Problem:
Repeat the records word for word from the line with "Given (x=113, y=62), would" through the last line, including both ends, and nothing else.

Data provided:

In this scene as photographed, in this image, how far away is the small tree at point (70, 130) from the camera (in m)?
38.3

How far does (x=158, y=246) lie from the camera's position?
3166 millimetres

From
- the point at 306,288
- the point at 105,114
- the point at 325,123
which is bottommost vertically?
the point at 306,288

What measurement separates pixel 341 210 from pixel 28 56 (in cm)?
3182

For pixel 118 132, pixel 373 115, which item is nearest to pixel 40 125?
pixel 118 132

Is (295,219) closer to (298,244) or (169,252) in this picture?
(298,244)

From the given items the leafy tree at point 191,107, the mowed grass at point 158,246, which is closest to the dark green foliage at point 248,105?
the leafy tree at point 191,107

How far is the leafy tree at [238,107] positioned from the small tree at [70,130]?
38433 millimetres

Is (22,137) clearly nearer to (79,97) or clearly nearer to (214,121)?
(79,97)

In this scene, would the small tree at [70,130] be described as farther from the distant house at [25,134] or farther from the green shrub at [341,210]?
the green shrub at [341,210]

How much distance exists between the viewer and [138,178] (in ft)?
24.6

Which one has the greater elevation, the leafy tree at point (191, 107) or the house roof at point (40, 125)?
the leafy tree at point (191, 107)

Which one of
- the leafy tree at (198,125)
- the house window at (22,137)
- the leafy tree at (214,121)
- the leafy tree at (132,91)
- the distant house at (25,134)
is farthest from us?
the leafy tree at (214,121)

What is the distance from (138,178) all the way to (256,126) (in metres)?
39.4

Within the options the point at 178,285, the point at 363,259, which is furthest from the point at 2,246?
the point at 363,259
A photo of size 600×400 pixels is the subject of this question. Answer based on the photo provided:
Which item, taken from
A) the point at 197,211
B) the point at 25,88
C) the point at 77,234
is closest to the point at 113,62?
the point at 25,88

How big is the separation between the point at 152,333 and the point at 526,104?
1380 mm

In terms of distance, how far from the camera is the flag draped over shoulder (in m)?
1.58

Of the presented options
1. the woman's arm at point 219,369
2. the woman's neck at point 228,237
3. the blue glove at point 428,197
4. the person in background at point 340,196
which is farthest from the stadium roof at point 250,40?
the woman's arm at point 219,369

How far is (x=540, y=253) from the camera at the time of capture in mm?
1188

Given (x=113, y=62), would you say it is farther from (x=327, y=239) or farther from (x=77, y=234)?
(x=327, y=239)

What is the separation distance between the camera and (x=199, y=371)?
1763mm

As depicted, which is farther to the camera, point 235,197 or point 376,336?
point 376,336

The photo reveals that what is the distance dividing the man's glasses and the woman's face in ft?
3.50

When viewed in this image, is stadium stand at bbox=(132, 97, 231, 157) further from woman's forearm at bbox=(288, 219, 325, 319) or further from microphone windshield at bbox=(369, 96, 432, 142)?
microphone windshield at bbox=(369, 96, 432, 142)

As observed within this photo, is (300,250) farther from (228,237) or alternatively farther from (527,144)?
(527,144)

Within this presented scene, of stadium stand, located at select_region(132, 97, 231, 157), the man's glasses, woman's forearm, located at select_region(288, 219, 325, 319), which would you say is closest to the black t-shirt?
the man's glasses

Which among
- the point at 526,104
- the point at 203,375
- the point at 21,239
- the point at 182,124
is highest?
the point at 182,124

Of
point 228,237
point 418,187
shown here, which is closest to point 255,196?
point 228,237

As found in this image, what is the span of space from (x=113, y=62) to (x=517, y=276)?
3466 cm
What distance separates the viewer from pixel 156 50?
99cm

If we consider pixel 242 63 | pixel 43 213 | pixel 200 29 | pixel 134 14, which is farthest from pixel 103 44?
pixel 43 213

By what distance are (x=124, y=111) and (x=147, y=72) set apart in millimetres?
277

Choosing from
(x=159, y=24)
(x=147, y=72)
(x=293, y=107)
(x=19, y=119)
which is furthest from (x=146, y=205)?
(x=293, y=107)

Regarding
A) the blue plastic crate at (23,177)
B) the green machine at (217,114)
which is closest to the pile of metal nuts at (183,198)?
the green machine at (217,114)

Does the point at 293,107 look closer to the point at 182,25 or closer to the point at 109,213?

Answer in full:
Given (x=113, y=62), would you say it is farther from (x=327, y=239) or farther from (x=77, y=234)?
(x=327, y=239)

What is the separation distance between the camera and (x=199, y=371)?
1763mm

As depicted, which is farther to the camera, point 235,197 or point 376,336?
point 376,336

The photo reveals that what is the distance dividing the man's glasses and the woman's face in ft?
3.50

When viewed in this image, is stadium stand at bbox=(132, 97, 231, 157) further from woman's forearm at bbox=(288, 219, 325, 319) or further from microphone windshield at bbox=(369, 96, 432, 142)?
microphone windshield at bbox=(369, 96, 432, 142)

As observed within this photo, is (300,250) farther from (228,237) or alternatively farther from (527,144)?
(527,144)

Within this presented scene, of stadium stand, located at select_region(132, 97, 231, 157), the man's glasses, woman's forearm, located at select_region(288, 219, 325, 319), which would you say is closest to the black t-shirt?
the man's glasses

Which among
- the point at 526,104
- the point at 203,375
- the point at 21,239
- the point at 182,124
is highest?
the point at 182,124

Of
point 228,237
point 418,187
shown here, which is closest to point 255,196?
point 228,237

As found in this image, what is the span of space from (x=113, y=62) to (x=517, y=276)?
3466 cm
What distance separates the viewer from pixel 156 50?
99cm

If we consider pixel 242 63 | pixel 43 213 | pixel 200 29 | pixel 134 14, which is farthest from pixel 103 44?
pixel 43 213

By what distance are (x=124, y=111) and (x=147, y=72) set apart in millimetres?
277

Choosing from
(x=159, y=24)
(x=147, y=72)
(x=293, y=107)
(x=19, y=119)
which is furthest from (x=146, y=205)?
(x=293, y=107)

Regarding
A) the blue plastic crate at (23,177)
B) the green machine at (217,114)
which is closest to the pile of metal nuts at (183,198)?
the green machine at (217,114)

Does the point at 293,107 look closer to the point at 182,25 or closer to the point at 109,213?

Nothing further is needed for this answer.